To find exactly where the function starts to decrease, we can solve the equation: -x² - x + 100 = 0. The discriminant is: delta = 1 + 400 = 401. The roots of the equation are: (1 +/- sqrt(delta) / -2. Disregarding the negative root, we get: x = -0.5 + sqtr(401)/2 = 0.5 + (sqrt(401)/2 = appprox. 10.5. Note that if we use other values (such as 50 guests and 2% shares), the equation will be the same except for the last term which will be 50 instead of 100. And the solution will be essentially the same, except that delta will be 201. This can thus be generalized to any number of guests.

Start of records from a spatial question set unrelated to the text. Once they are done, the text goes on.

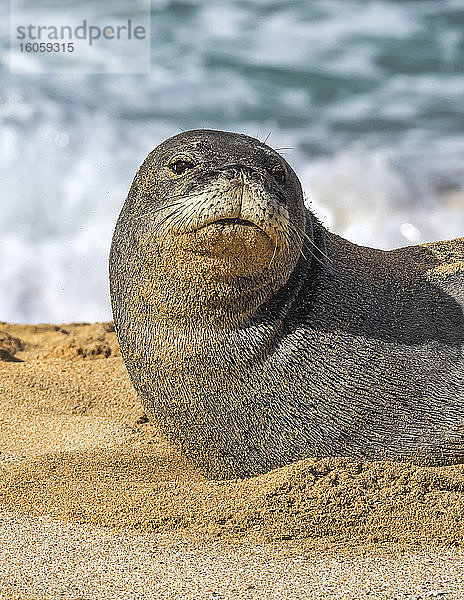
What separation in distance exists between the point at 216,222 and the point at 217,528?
1.19 m

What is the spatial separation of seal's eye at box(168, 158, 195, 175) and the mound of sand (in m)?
1.27

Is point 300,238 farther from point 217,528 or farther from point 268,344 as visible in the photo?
point 217,528

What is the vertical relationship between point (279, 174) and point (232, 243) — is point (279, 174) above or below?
above

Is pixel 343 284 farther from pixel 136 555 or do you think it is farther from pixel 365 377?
pixel 136 555

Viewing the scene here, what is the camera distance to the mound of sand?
118 inches

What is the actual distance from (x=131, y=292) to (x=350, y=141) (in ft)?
27.9

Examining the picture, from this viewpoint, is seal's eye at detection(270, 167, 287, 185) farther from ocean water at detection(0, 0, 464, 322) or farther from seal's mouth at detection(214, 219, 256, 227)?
ocean water at detection(0, 0, 464, 322)

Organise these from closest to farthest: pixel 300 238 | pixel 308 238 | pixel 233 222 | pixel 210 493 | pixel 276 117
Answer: pixel 233 222 → pixel 308 238 → pixel 300 238 → pixel 210 493 → pixel 276 117

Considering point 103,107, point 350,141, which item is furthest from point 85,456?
point 103,107

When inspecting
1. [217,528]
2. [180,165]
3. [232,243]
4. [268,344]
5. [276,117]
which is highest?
[276,117]

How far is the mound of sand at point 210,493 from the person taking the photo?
299cm

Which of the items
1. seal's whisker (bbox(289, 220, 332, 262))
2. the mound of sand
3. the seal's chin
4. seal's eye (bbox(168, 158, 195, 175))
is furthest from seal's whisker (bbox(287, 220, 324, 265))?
the mound of sand

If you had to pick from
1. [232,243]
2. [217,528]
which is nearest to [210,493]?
[217,528]

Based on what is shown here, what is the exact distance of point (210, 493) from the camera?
10.7 ft
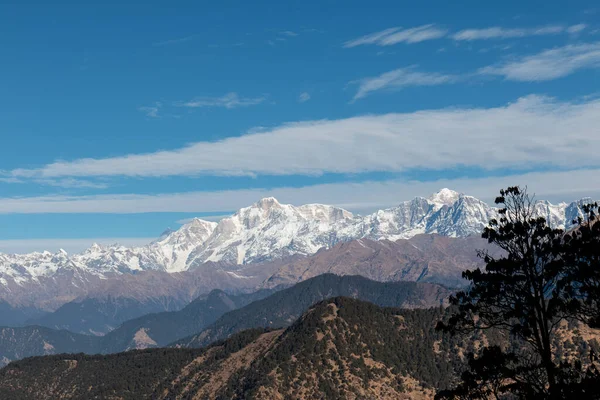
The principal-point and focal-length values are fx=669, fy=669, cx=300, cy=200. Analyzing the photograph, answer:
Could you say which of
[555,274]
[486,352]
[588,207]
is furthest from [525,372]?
[588,207]

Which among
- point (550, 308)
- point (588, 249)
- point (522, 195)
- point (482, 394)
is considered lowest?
point (482, 394)

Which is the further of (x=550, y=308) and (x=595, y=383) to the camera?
(x=550, y=308)

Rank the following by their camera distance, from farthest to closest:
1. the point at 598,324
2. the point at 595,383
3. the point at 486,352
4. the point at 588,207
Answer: the point at 588,207 → the point at 486,352 → the point at 598,324 → the point at 595,383

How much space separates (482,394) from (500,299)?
7.67m

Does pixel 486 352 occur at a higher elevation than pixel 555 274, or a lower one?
lower

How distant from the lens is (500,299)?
52406 millimetres

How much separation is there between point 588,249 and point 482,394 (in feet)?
46.3

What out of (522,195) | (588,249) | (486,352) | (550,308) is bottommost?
(486,352)

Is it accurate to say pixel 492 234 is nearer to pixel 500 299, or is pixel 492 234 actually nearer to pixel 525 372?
pixel 500 299

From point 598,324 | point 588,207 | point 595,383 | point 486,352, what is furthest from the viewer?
point 588,207

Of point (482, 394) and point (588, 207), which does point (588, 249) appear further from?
point (482, 394)

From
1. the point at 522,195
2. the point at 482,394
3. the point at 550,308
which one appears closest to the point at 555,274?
the point at 550,308

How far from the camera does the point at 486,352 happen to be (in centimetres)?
5138

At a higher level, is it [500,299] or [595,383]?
[500,299]
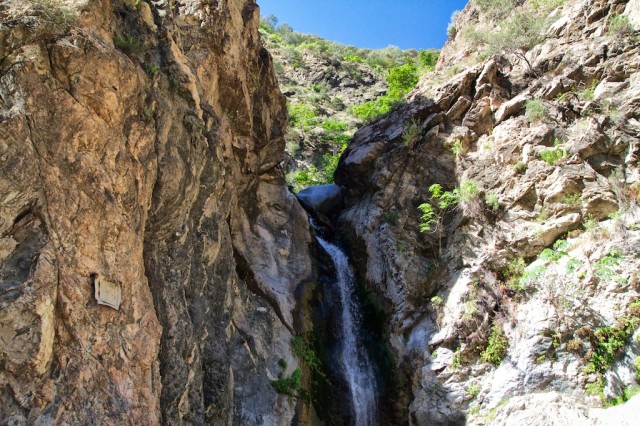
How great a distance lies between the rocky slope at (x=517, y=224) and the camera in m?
11.8

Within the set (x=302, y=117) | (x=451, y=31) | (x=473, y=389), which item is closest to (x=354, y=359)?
(x=473, y=389)

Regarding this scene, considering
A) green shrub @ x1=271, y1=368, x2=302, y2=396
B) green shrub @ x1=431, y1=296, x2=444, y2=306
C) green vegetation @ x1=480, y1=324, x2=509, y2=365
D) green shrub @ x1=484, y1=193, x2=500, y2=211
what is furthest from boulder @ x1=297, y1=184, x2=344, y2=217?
green vegetation @ x1=480, y1=324, x2=509, y2=365

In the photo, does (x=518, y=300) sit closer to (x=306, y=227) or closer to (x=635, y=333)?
(x=635, y=333)

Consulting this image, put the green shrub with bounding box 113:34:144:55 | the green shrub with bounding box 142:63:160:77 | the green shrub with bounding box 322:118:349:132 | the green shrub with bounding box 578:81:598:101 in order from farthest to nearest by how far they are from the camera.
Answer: the green shrub with bounding box 322:118:349:132 < the green shrub with bounding box 578:81:598:101 < the green shrub with bounding box 142:63:160:77 < the green shrub with bounding box 113:34:144:55

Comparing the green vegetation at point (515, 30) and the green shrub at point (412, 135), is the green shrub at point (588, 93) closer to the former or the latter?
the green vegetation at point (515, 30)

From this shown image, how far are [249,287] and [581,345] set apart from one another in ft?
31.1

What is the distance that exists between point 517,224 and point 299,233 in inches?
319

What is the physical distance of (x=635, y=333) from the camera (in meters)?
11.1

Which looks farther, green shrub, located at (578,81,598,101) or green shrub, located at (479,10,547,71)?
green shrub, located at (479,10,547,71)

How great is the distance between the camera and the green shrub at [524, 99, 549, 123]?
1675 centimetres

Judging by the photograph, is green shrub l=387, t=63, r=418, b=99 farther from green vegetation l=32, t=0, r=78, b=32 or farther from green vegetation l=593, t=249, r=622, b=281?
green vegetation l=32, t=0, r=78, b=32

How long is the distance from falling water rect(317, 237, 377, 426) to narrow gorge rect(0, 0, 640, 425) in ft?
0.23

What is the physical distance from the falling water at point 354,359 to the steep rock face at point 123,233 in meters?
2.55

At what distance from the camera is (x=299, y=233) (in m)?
18.8
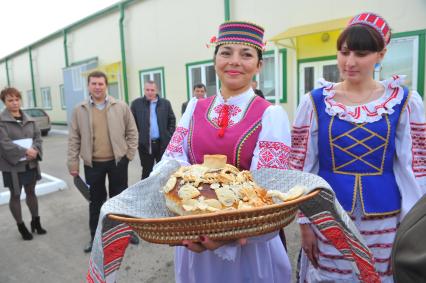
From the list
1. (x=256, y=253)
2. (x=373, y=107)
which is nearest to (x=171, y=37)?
(x=373, y=107)

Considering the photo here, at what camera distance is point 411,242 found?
614 mm

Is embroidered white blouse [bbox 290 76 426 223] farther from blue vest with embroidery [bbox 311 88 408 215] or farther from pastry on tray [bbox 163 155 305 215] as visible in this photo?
pastry on tray [bbox 163 155 305 215]

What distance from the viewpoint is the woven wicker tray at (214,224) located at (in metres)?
1.00

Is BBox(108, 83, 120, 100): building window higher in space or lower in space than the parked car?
higher

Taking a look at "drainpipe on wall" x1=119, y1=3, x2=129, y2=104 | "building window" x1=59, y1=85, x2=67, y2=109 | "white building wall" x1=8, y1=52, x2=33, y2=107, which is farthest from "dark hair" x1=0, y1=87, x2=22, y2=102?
"white building wall" x1=8, y1=52, x2=33, y2=107

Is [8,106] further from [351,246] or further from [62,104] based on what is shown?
[62,104]

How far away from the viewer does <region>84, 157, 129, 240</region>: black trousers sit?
347 centimetres

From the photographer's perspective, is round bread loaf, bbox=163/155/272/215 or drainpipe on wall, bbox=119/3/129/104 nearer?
round bread loaf, bbox=163/155/272/215

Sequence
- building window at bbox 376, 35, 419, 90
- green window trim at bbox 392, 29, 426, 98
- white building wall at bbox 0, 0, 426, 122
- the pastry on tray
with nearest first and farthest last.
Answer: the pastry on tray, green window trim at bbox 392, 29, 426, 98, building window at bbox 376, 35, 419, 90, white building wall at bbox 0, 0, 426, 122

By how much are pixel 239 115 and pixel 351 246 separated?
28.1 inches

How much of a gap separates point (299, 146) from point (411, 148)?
0.51 metres

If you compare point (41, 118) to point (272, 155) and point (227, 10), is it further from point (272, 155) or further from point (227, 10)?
point (272, 155)

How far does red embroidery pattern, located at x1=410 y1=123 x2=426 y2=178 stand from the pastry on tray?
803 millimetres

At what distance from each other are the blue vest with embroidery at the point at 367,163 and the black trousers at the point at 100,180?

Anyway, the point is that the math says (if I did not goof something in the computation) is that the discriminating factor is not exactly the square root of the number of guests, but half the square root of four times the number of guests + 1, which is pretty damn close, so that the approximation square root of the number of guests is probably good enough in practical terms for any number of guests larger than 2.

Oops, the end of the third paragraph of my previous reply got somehow cut.

... This leads to: 100 - n² - n > 0. Or: n² + n

(Again a problem).

Oops, the end of the third paragraph of my previous reply got somehow cut.

... This leads to: 100 - n² - n > 0.

Or: n² + n less than 100.

We can easily see that guest n+1 will get more than guest n for n equal 3 to 9. In particular, for n = 9, guest 10 will get a larger share than guest 9. Subsequent guests will get less than their immediate predecessor and less than guest 10.